El responsable de la 5º no sólo la recibió sino que también le franqueó el ingreso a la comisaría.

-Me metí en el antro, en el campo de concentración. Yo no sabía por supuesto. Me hizo pasar, hizo sacar a toda la gente que estaba ahí, gente que yo no sabía por qué estaba, no sabía nada, nada. El comisario me dijo que estaba viva, pero que él nunca iba a aceptar en público esto, y que ya tendría otro nombre y apellido. Me dijo que fuera a la Regional a averiguar. En la Regional nos sacaron corriendo, ni una palabra. A partir de ahí empiezo a buscarla por todos los lugares que uno se puede imaginar.

....

PROBLEMAS Y TAREAS »
1 – Según el fragmento, ¿adónde le dijo el comisario que fuera a averiguar?
2 – Actualiza el fragmento desde "El responsable de" hasta "se puede imaginar.", ambos incluidos, poniendo "dependencia policial" en lugar de "comisaría".
3 – Indica si cada una de estas afirmaciones concuerda con el fragmento. (a) El comisario le dijo que estaba viva. (b) En la Regional le dieron información. (c) El comisario hizo salir a la gente que estaba allí.
Las líneas no tienen ningún papel en esto.

....

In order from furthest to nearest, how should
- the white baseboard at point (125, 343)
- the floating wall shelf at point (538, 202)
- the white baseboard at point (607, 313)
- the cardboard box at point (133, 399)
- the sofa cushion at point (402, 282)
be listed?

....

RESPUESTAS »
1 – A la Regional.

2 –
El responsable de la 5º no sólo la recibió sino que también le franqueó el ingreso a la dependencia policial.

-Me metí en el antro, en el campo de concentración. Yo no sabía por supuesto. Me hizo pasar, hizo sacar a toda la gente que estaba ahí, gente que yo no sabía por qué estaba, no sabía nada, nada. El comisario me dijo que estaba viva, pero que él nunca iba a aceptar en público esto, y que ya tendría otro nombre y apellido. Me dijo que fuera a la Regional a averiguar. En la Regional nos sacaron corriendo, ni una palabra. A partir de ahí empiezo a buscarla por todos los lugares que uno se puede imaginar.

3 –
(a) Sí: "El comisario me dijo que estaba viva".
(b) No: "En la Regional nos sacaron corriendo, ni una palabra".
(c) Sí: "hizo sacar a toda la gente que estaba ahí".